Our research group investigates whether human mononuclear cells isolated from umbilical cord blood (HUCBM cells) might be valuable in hepatic regenerative medicine. We recently demonstrated that HUCBM cell transplantation improves histological alterations and function of the liver in rats with acute liver damage induced by D-galactosamine. In the present study, HUCBM cells were transplanted into rats with thioacetamide (TAA)-induced liver cirrhosis, an experimental model that generates an intense fibrosis and mimics the histological and biochemical alterations found in the human disease. HUCBM transplantation had no effect on hepatic histology of cirrhotic animals.

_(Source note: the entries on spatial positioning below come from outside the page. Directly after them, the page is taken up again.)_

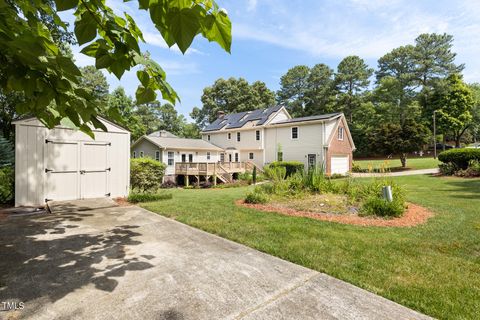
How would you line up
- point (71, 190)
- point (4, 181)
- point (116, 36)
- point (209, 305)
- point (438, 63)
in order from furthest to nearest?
1. point (438, 63)
2. point (71, 190)
3. point (4, 181)
4. point (209, 305)
5. point (116, 36)

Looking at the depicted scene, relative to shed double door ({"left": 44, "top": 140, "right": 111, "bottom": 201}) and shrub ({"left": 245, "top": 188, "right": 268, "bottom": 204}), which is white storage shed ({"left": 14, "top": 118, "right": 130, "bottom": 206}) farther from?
shrub ({"left": 245, "top": 188, "right": 268, "bottom": 204})

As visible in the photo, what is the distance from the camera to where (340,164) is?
2447cm

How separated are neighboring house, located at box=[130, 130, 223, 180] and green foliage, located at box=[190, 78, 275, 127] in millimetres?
23223

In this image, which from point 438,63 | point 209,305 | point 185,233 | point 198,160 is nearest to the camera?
point 209,305

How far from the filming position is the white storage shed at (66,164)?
24.5 ft

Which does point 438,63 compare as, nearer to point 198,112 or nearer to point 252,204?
point 198,112

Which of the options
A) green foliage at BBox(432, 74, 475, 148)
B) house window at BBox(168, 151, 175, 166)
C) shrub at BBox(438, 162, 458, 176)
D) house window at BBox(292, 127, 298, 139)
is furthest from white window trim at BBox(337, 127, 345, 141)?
green foliage at BBox(432, 74, 475, 148)

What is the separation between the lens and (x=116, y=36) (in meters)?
1.64

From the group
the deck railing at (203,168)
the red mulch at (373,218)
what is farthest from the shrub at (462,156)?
the deck railing at (203,168)

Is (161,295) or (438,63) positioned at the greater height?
(438,63)

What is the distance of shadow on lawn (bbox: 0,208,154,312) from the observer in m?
2.83

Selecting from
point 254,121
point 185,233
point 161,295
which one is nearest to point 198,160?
point 254,121

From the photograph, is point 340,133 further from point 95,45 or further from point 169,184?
point 95,45

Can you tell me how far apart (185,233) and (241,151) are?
2402cm
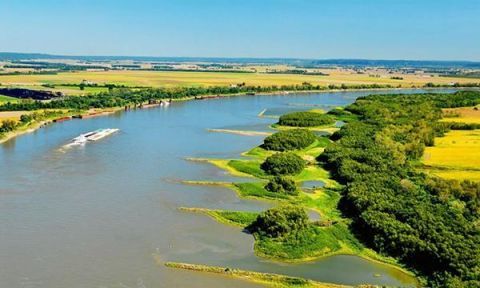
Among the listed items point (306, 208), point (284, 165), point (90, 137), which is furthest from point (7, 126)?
point (306, 208)

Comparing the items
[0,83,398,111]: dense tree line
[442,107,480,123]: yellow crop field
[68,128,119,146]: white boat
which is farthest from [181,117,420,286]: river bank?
[0,83,398,111]: dense tree line

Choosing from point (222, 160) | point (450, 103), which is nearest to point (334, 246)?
point (222, 160)

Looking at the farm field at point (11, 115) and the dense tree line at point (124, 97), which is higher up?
the dense tree line at point (124, 97)

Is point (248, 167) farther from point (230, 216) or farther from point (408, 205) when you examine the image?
point (408, 205)

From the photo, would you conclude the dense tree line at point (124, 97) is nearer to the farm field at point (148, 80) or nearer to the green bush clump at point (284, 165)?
the farm field at point (148, 80)

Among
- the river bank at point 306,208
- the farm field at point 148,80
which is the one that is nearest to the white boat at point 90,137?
the river bank at point 306,208
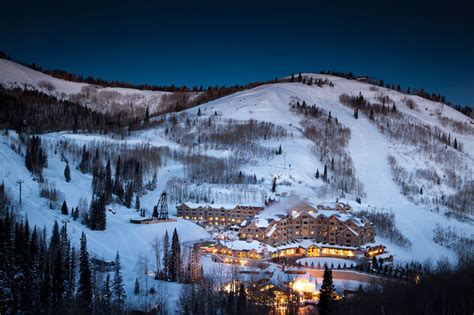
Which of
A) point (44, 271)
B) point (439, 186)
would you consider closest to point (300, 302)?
point (44, 271)

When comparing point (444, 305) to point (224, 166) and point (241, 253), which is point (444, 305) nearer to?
point (241, 253)

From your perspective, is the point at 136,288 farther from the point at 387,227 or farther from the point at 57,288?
the point at 387,227

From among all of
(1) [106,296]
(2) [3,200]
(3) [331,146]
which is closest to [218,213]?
(2) [3,200]

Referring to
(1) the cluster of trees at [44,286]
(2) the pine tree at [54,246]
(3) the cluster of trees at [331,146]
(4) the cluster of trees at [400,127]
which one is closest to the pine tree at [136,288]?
(1) the cluster of trees at [44,286]

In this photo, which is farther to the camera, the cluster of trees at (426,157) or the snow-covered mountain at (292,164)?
the cluster of trees at (426,157)

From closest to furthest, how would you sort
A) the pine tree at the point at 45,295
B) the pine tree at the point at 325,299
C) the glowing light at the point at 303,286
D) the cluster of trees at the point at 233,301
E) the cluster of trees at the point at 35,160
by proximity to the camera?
the pine tree at the point at 325,299
the cluster of trees at the point at 233,301
the pine tree at the point at 45,295
the glowing light at the point at 303,286
the cluster of trees at the point at 35,160

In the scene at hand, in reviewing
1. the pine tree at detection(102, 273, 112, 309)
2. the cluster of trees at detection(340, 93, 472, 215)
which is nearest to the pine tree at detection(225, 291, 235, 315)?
the pine tree at detection(102, 273, 112, 309)

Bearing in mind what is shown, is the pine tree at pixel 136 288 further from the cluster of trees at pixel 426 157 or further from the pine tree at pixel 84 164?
the cluster of trees at pixel 426 157
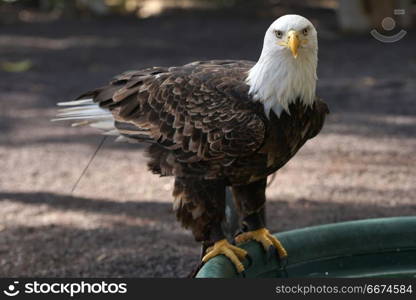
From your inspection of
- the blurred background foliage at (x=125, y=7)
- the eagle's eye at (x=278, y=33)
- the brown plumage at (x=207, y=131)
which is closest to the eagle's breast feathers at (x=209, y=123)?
the brown plumage at (x=207, y=131)

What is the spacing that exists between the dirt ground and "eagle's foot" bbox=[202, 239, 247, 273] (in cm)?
88

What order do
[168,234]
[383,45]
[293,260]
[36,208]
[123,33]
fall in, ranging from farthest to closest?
[123,33] < [383,45] < [36,208] < [168,234] < [293,260]

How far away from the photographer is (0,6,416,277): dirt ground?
5762 millimetres

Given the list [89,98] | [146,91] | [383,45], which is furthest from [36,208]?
[383,45]

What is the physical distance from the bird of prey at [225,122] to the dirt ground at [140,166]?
1.00 m

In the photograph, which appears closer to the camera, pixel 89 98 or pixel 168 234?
pixel 89 98

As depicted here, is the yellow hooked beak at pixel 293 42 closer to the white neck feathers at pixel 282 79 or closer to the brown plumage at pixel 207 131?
the white neck feathers at pixel 282 79

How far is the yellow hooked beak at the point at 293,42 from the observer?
390 centimetres

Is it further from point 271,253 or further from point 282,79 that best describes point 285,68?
point 271,253

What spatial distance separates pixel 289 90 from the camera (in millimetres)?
4125

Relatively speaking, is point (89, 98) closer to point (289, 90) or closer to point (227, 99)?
point (227, 99)

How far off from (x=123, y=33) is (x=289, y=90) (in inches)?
402

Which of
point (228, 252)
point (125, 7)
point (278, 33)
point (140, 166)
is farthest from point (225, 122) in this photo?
point (125, 7)

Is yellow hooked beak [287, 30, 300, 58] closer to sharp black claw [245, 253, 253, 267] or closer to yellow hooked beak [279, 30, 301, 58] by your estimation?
yellow hooked beak [279, 30, 301, 58]
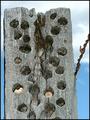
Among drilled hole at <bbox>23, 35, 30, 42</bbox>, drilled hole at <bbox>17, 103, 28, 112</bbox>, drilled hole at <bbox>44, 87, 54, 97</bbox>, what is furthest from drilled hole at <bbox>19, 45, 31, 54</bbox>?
drilled hole at <bbox>17, 103, 28, 112</bbox>

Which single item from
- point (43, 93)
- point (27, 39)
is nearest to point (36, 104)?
point (43, 93)

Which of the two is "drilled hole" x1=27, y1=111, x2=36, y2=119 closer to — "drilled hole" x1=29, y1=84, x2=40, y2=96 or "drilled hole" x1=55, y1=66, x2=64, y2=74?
"drilled hole" x1=29, y1=84, x2=40, y2=96

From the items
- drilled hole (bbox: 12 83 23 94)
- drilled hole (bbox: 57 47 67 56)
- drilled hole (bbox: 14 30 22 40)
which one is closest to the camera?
drilled hole (bbox: 12 83 23 94)

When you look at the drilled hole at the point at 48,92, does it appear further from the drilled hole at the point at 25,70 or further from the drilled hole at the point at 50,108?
the drilled hole at the point at 25,70

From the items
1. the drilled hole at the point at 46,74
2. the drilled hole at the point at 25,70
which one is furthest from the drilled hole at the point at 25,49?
the drilled hole at the point at 46,74

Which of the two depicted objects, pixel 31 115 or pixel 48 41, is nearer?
pixel 31 115

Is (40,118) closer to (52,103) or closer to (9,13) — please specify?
(52,103)

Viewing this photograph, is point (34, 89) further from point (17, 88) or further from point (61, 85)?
point (61, 85)

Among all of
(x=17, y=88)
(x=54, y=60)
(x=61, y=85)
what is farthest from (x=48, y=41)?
(x=17, y=88)

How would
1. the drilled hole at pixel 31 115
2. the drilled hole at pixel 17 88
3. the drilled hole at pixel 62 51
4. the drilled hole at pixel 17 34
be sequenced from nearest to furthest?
the drilled hole at pixel 31 115 < the drilled hole at pixel 17 88 < the drilled hole at pixel 62 51 < the drilled hole at pixel 17 34

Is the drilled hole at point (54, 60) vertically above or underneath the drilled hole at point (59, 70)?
above

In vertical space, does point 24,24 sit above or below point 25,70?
above
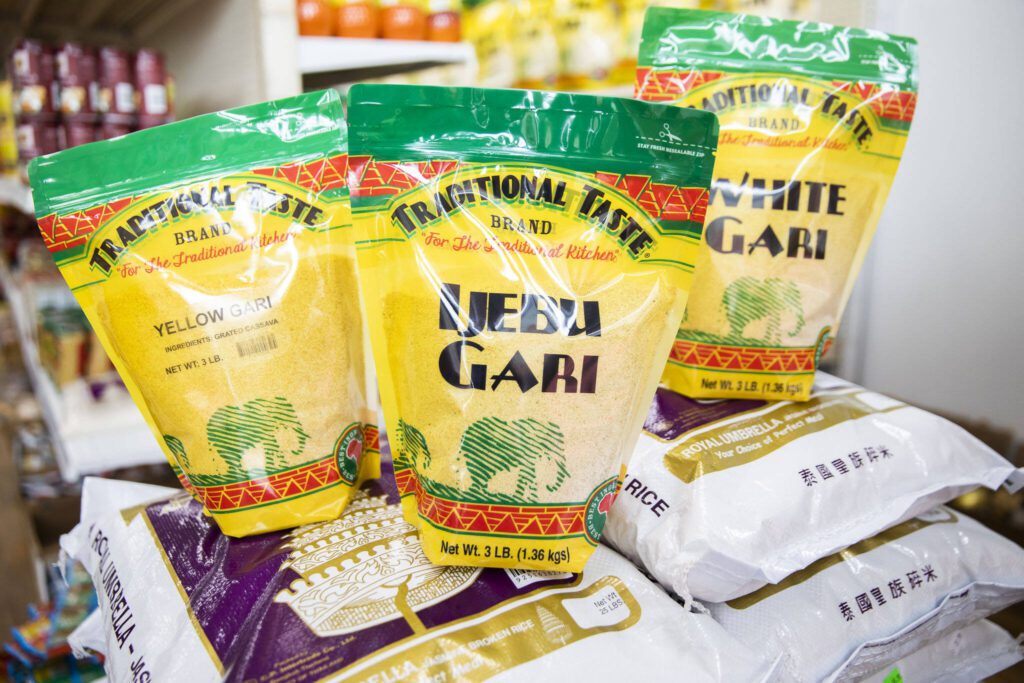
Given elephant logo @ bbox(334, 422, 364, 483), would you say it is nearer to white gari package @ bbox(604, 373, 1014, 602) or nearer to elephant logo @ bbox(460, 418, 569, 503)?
elephant logo @ bbox(460, 418, 569, 503)

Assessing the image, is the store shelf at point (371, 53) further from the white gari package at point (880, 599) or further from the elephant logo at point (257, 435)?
the white gari package at point (880, 599)

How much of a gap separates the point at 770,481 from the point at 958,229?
30.2 inches

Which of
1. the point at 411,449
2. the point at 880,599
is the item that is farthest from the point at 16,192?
the point at 880,599

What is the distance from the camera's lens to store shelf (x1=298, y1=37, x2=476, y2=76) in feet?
4.64

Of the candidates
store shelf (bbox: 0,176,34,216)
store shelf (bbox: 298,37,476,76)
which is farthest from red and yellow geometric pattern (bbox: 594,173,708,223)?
store shelf (bbox: 0,176,34,216)

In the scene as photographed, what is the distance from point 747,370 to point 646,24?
16.2 inches

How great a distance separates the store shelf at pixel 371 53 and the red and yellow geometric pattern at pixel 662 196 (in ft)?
3.25

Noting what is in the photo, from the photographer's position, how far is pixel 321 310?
0.60 m

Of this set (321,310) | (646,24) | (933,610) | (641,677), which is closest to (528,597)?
(641,677)

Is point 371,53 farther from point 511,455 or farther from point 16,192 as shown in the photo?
point 511,455

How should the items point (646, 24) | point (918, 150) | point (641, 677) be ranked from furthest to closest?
point (918, 150) → point (646, 24) → point (641, 677)

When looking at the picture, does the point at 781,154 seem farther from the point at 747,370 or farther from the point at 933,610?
the point at 933,610

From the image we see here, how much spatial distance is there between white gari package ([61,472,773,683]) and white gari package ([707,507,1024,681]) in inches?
3.9

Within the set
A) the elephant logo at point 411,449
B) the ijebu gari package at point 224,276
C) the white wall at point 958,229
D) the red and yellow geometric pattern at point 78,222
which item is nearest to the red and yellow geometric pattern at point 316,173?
the ijebu gari package at point 224,276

In contrast, analysis of plasma albumin and total bilirubin, liver damage markers, revealed a harmful effect of HUCBM cell transplantation in our experimental model of liver cirrhosis. Significantly higher plasma urea concentrations, marker of renal function, were observed in the cirrhotic and control rats intraportally injected with HUCBM cells than in those not receiving this therapy. Histological study revealed tubular and glomerular lesions in kidneys of cirrhotic animals transplanted with HUCBM cells. The glomeruli appeared ischemic, and the tubules showed a severe involvement that included peripheral asymmetric vacuolization and disappearance of the tubular lumen. Taken together, the histological and biochemical data suggest that the cirrhotic rats subjected to HUCBM cell therapy developed a hepatorenal syndrome.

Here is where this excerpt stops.